In Chapter 2, we are interested in the geometric properties of the free boundary for the solution ($u$): $\partial\{u>0\}$. First it is shown that, if the initial data has super-quadratic growth at the free boundary, then the support strictly expands relative to the streamline. We then proceed to show the nondegeneracy and $C^{1,\alpha}$ regularity of the free boundary, when the solution is directionally monotone in space variable in a local neighborhood. The main challenge lies in establishing a local non-degeneracy estimate, which appears new even for the zero drift case.

In Chapter 3 and 4, we consider more general drifts which depends on the solution itself by a non-local convolution. If considering a swarm model or a model for chemotaxis, the non-local drift describes the interaction effect between particles as swarms of locusts or cells. Chapter 3 discusses the vanishing viscosity limit of the equation in a bounded and convex domain. The limit agrees with the first-order system with a projection operator on the boundary proposed by Carrillo, Slepcev and Wu. Thus our result gives another justification of their equation. We apply the gradient flow method and we explore bounded approximations of singular measures in the generalized Wasserstein distance, which I believe, is independently interesting and might be useful in other contexts.

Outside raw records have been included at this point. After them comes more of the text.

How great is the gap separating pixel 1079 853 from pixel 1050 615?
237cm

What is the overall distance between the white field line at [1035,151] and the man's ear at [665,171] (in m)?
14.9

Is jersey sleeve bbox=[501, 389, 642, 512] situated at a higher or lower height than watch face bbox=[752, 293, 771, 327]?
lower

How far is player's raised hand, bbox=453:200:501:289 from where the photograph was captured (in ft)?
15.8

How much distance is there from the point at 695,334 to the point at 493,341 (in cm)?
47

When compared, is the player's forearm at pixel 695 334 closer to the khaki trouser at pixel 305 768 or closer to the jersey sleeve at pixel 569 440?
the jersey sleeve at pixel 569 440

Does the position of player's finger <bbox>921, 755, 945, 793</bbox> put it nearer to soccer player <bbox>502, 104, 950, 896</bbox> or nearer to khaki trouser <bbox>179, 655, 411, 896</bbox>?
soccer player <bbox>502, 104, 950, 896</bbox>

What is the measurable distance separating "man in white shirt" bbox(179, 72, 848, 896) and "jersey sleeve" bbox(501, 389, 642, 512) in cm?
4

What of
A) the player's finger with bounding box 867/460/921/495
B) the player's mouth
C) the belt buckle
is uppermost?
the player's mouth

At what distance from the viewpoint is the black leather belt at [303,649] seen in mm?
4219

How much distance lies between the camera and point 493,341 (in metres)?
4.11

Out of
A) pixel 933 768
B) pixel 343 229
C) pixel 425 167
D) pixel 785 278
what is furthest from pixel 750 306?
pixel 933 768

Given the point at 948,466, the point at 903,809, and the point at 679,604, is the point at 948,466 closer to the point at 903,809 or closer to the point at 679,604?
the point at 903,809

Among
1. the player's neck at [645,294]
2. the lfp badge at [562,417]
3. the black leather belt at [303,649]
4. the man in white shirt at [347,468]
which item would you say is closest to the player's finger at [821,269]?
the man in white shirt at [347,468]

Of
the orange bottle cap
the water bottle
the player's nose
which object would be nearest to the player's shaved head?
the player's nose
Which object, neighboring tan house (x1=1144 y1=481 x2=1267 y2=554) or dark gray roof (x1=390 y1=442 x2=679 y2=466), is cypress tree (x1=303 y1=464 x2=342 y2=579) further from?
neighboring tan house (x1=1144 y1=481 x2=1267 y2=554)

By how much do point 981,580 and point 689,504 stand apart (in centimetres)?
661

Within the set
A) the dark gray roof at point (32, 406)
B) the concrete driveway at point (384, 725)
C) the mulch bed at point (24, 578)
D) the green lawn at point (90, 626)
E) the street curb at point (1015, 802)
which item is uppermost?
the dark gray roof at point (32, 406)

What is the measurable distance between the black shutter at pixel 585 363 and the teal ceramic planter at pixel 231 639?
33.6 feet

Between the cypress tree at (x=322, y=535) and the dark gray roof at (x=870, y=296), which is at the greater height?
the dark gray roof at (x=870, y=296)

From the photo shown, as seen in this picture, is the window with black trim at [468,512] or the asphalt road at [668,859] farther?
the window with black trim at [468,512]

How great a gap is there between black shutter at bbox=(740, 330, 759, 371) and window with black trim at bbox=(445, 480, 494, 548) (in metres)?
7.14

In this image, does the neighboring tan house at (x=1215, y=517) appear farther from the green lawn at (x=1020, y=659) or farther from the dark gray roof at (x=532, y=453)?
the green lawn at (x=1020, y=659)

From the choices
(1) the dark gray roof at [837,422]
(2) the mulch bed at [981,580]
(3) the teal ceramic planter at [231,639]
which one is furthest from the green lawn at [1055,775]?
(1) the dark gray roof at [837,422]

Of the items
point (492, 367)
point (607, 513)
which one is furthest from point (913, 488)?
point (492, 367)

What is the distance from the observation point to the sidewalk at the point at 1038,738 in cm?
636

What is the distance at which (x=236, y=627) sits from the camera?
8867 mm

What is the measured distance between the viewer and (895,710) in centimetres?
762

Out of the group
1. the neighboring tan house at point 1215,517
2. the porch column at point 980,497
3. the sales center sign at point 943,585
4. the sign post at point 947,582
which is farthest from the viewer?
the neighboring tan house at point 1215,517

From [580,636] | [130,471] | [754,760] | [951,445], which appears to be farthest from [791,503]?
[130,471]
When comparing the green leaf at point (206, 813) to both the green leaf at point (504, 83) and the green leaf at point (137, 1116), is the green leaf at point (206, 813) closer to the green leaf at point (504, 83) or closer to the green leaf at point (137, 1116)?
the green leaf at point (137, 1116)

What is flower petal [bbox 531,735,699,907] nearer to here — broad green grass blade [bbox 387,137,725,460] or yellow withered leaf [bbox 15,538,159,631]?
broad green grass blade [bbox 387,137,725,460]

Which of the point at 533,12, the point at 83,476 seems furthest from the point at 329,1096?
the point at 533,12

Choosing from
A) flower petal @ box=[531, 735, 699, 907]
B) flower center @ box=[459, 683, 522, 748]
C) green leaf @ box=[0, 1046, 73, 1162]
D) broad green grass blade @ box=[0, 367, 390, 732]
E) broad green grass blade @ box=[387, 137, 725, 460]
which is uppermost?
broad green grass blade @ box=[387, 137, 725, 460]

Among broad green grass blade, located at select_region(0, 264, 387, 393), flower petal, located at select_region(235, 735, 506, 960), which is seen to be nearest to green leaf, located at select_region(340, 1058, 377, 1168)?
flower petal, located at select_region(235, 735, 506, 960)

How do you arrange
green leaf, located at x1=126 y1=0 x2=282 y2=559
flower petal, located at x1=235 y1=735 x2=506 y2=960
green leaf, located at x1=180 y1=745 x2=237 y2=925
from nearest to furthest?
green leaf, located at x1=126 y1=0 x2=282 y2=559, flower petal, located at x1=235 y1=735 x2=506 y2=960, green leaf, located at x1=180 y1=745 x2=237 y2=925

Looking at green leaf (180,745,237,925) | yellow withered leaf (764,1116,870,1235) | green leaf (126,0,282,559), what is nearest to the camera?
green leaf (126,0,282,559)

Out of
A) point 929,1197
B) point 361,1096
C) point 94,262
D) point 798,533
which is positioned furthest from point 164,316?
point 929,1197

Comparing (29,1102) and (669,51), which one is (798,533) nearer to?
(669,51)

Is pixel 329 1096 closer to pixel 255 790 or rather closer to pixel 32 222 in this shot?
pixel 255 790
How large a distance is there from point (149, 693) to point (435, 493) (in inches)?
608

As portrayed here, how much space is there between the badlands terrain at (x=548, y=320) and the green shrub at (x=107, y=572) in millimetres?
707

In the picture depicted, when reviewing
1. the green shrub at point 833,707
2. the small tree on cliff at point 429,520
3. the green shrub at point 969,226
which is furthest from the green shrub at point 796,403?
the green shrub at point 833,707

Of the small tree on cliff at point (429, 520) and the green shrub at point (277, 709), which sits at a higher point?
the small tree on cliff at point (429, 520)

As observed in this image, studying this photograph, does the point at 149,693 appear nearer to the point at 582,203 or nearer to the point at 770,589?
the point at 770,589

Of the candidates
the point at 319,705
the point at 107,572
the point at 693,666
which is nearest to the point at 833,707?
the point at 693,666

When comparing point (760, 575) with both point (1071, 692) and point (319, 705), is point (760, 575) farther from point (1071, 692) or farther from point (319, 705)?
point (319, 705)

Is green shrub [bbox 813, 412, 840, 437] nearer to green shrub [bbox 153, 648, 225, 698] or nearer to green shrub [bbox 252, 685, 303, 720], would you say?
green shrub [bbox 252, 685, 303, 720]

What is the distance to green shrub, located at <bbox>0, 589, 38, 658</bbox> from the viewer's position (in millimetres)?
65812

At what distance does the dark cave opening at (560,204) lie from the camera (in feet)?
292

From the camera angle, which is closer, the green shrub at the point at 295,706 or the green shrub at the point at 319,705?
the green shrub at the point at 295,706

Chapter 4 considers singular kernels of the form $(-\Delta)^{-s} u$ with $s\in (0,\frac{d}{2})$. With $s=1$ we recover the well-known Patlak-Keller-Seger equation which is an macroscopic description of the chemotaxis phenomenon. The competition between non-local attractive interactions and the diffusion is one of the core of subject of diffusion-aggregation equations. We study well-posedness, boundedness and H\"{o}lder regularity of solutions in most of the subcritical regime. Several open questions will be discussed.